- **PROBLEM TO SOLVE**
Output exactly the lines that run from the line with "Which one among" to the end of the material, both ends included, and no other lines.

- **THE DATA**

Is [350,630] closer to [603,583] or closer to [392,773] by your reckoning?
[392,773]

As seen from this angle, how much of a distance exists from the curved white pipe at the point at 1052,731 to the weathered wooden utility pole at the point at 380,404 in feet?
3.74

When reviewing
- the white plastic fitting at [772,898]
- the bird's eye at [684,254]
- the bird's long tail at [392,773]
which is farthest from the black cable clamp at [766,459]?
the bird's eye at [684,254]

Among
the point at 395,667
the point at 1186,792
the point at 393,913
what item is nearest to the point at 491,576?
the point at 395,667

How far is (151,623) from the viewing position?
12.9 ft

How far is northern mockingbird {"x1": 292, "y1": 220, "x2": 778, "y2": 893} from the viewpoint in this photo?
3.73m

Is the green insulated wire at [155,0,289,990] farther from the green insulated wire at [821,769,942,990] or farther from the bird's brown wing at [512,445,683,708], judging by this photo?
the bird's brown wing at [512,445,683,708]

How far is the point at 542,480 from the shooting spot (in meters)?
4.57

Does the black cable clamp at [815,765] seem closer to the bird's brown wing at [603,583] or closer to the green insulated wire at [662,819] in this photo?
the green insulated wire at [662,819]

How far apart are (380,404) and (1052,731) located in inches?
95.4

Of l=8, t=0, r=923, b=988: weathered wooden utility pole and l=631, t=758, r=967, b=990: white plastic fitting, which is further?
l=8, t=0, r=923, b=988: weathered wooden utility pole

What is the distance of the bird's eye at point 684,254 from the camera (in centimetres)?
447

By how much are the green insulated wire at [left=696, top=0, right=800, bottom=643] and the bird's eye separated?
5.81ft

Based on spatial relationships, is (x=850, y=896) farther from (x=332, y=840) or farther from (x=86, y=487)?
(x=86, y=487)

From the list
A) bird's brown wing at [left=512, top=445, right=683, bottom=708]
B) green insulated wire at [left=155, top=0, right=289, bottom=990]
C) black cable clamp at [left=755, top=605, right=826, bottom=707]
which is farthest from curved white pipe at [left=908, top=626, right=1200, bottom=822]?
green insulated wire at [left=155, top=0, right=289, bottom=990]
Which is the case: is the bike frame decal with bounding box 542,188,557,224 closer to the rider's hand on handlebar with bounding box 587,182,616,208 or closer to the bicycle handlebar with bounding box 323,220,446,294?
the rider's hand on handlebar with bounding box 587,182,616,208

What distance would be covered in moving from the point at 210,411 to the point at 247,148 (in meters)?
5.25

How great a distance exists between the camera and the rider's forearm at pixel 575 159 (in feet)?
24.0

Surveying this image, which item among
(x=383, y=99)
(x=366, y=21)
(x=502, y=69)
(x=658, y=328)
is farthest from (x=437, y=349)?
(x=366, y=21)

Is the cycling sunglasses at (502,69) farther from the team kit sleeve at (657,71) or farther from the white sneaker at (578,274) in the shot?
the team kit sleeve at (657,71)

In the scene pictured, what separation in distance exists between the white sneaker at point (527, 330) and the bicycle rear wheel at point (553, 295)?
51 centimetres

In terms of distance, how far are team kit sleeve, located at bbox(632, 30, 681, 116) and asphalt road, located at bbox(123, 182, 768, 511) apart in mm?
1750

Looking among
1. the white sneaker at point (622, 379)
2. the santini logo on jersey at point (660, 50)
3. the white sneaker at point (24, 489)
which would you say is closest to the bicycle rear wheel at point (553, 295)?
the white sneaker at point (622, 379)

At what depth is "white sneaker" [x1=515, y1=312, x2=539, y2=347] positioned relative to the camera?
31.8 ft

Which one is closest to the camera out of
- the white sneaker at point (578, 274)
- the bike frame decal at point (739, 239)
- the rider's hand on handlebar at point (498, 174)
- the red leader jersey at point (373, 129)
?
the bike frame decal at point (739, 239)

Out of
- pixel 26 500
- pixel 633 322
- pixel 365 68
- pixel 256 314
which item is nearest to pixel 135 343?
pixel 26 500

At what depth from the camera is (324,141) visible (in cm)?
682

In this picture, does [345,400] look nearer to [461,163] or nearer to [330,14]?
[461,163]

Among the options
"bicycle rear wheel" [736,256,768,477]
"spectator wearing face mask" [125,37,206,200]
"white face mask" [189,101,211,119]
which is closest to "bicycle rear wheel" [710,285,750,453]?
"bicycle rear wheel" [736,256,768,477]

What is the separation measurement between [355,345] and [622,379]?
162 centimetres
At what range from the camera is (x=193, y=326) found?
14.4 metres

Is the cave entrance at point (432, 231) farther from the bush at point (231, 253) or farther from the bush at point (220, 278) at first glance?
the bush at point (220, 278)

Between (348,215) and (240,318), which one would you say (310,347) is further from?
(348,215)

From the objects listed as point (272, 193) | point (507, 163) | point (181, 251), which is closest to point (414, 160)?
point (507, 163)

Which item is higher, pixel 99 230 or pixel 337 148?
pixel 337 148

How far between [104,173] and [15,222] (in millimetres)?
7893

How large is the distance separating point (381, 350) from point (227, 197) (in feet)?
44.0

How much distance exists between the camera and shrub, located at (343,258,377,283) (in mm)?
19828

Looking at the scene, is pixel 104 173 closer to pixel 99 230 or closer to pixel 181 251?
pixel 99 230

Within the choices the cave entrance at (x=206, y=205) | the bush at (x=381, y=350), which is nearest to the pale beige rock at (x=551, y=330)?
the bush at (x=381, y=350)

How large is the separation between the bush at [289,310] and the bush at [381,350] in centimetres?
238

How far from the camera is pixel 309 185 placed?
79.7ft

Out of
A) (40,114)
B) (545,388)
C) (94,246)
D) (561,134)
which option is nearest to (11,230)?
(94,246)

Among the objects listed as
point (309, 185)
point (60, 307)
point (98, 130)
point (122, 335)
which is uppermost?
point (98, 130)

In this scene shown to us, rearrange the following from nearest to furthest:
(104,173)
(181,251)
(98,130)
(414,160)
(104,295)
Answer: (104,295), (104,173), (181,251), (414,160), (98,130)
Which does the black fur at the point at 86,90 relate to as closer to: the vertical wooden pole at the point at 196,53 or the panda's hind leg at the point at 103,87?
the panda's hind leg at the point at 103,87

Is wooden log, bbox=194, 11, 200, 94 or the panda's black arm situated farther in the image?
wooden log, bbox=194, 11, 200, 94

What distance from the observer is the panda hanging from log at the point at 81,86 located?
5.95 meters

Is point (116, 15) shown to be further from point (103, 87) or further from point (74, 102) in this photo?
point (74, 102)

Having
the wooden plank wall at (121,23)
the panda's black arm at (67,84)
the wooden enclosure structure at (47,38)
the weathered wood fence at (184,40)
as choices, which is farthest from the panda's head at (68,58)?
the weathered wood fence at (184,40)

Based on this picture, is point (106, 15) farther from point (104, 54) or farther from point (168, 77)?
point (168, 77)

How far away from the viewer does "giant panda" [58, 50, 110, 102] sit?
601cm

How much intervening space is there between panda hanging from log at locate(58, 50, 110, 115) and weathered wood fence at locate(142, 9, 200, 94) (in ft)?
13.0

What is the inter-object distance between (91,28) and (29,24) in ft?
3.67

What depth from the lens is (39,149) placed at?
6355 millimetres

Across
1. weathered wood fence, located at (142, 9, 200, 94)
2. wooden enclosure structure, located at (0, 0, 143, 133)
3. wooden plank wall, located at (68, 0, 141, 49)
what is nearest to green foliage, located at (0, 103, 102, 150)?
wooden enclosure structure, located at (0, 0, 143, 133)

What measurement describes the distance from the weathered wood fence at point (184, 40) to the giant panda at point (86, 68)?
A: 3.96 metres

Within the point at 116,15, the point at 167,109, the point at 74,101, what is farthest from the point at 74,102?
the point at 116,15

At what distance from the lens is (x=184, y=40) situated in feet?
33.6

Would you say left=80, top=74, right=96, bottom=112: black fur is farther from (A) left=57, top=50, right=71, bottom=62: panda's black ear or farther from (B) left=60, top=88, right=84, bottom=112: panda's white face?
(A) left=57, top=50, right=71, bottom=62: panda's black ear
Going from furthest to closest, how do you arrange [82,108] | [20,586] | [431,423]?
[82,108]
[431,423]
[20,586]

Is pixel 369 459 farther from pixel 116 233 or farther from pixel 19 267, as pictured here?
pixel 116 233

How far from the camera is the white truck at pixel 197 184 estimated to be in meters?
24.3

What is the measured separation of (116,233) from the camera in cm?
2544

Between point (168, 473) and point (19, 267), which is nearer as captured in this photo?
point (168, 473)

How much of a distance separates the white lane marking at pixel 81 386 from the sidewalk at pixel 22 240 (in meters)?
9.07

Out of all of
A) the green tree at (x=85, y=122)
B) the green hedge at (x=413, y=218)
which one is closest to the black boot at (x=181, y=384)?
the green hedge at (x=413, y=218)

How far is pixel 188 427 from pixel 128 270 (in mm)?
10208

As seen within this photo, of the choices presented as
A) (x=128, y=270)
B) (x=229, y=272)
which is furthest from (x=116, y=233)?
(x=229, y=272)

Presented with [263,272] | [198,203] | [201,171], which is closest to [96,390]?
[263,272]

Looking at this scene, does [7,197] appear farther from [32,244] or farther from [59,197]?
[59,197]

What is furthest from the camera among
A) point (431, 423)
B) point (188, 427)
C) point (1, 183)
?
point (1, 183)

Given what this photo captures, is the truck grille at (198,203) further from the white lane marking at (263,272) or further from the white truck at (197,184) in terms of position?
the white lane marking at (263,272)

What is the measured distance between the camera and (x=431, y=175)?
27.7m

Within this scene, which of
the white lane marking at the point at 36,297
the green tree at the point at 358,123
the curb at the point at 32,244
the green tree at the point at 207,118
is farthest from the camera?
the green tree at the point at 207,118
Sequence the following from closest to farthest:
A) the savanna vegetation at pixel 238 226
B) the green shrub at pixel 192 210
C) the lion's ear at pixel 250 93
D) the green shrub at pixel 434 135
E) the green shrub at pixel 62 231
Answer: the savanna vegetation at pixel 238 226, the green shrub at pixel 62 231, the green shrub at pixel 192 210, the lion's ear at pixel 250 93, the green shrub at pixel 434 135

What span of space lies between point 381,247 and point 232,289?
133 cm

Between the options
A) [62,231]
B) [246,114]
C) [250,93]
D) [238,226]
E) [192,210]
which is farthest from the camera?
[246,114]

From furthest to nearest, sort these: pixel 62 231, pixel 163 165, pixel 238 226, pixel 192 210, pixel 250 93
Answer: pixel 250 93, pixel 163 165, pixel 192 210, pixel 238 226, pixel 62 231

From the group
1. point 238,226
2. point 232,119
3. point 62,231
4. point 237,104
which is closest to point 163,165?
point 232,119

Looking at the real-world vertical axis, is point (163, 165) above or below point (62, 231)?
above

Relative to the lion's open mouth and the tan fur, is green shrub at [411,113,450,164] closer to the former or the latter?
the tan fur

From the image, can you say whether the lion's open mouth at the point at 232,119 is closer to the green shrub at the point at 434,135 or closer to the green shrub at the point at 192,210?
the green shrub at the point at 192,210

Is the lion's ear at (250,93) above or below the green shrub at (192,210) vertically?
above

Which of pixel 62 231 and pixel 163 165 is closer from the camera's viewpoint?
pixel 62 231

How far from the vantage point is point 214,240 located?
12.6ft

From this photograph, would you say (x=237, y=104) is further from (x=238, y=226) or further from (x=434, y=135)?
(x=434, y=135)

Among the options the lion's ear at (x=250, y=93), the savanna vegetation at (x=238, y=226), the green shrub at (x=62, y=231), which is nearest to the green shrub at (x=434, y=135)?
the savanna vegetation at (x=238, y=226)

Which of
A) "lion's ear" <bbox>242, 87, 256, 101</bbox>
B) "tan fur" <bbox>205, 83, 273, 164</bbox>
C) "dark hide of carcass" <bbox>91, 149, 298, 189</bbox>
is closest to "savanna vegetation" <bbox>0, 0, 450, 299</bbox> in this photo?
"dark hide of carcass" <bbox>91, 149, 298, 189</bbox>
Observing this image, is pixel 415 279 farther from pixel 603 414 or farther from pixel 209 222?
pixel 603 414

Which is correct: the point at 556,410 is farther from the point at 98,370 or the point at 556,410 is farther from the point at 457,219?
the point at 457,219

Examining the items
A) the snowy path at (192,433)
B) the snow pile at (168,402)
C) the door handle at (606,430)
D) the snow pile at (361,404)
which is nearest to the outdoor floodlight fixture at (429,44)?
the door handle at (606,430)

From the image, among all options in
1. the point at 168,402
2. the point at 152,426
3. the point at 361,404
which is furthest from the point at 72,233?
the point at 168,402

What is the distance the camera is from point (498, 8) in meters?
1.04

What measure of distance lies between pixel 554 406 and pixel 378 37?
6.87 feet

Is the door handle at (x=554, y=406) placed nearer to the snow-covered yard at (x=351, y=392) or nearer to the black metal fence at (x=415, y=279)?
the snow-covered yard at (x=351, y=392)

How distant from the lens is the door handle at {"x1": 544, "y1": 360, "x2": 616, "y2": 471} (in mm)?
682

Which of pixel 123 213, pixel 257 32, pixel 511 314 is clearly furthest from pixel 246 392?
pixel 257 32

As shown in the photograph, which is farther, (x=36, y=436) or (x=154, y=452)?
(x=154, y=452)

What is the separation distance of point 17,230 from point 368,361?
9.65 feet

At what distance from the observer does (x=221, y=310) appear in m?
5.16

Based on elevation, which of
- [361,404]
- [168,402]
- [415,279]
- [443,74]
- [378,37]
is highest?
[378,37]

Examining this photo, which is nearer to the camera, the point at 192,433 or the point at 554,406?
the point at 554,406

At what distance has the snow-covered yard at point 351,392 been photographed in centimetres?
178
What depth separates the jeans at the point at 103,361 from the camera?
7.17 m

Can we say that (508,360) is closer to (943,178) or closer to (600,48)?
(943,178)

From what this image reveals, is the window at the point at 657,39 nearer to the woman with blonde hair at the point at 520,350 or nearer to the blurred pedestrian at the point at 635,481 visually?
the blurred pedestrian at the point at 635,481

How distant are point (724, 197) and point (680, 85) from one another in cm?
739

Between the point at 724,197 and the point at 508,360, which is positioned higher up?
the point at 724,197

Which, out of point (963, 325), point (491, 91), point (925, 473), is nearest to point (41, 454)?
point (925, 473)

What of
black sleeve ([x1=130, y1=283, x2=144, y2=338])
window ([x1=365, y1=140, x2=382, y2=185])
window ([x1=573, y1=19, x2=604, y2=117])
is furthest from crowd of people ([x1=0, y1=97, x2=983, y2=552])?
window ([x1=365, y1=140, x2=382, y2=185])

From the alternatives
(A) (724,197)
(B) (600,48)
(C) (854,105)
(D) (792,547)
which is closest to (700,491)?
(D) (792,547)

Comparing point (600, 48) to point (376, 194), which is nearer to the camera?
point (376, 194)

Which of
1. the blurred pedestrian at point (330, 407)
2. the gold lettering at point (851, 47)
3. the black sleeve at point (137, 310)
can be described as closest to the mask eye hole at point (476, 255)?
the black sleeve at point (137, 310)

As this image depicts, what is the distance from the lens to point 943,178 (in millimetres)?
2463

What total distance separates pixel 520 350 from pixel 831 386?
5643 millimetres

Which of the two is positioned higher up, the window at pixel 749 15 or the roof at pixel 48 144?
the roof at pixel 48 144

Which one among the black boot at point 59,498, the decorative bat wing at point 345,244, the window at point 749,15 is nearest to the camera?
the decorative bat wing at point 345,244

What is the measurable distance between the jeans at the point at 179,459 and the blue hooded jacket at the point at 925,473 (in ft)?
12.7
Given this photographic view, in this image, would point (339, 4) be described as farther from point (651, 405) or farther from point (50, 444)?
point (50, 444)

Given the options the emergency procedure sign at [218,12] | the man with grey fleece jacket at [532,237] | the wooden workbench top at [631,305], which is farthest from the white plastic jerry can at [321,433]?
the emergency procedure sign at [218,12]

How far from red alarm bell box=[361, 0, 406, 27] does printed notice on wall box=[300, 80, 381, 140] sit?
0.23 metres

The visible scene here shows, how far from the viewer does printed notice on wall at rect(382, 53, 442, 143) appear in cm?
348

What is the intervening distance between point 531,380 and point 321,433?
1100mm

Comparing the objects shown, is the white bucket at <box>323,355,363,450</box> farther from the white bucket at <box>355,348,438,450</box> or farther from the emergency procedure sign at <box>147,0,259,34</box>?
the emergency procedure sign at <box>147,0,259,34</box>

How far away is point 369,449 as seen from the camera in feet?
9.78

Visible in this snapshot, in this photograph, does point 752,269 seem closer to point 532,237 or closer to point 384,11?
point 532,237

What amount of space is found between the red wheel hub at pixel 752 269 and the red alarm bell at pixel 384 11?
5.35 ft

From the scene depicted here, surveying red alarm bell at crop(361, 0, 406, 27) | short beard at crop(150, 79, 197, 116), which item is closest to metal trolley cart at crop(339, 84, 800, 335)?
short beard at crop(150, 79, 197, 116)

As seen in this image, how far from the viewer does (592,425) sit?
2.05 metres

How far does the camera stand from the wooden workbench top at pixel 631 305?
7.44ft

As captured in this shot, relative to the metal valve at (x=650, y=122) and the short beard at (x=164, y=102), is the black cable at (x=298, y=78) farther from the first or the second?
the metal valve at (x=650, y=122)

- **THE RESULT**
Which one among the black boot at point 59,498, the decorative bat wing at point 345,244, the window at point 749,15 is nearest to the camera?
the decorative bat wing at point 345,244

What is the measurable distance between the jeans at the point at 179,459 and the blue hooded jacket at the point at 925,473 (in ft)?
12.7
Given this photographic view, in this image, would point (339, 4) be described as farther from point (651, 405) or farther from point (50, 444)?
point (50, 444)

Given the options the emergency procedure sign at [218,12] | the man with grey fleece jacket at [532,237] | the wooden workbench top at [631,305], which is farthest from the white plastic jerry can at [321,433]?
the emergency procedure sign at [218,12]

How far from red alarm bell box=[361, 0, 406, 27] does printed notice on wall box=[300, 80, 381, 140] sit?
0.23 metres

The visible scene here shows, how far from the viewer does printed notice on wall at rect(382, 53, 442, 143) appear in cm?
348

What is the intervening distance between point 531,380 and point 321,433?
1100mm

Comparing the objects shown, is the white bucket at <box>323,355,363,450</box> farther from the white bucket at <box>355,348,438,450</box> or farther from the emergency procedure sign at <box>147,0,259,34</box>?
the emergency procedure sign at <box>147,0,259,34</box>

How far away is point 369,449 as seen from the camera in feet?
9.78

Visible in this snapshot, in this photograph, does point 752,269 seem closer to point 532,237 or closer to point 384,11?
point 532,237

What amount of space is found between the red wheel hub at pixel 752 269 and the red alarm bell at pixel 384 11?
5.35 ft

From the scene depicted here, surveying red alarm bell at crop(361, 0, 406, 27) | short beard at crop(150, 79, 197, 116), which item is closest to metal trolley cart at crop(339, 84, 800, 335)?
short beard at crop(150, 79, 197, 116)

As seen in this image, how far from the viewer does (592,425) sit?
2.05 metres

How far does the camera stand from the wooden workbench top at pixel 631 305?
7.44ft

As captured in this shot, relative to the metal valve at (x=650, y=122) and the short beard at (x=164, y=102), is the black cable at (x=298, y=78) farther from the first or the second?
the metal valve at (x=650, y=122)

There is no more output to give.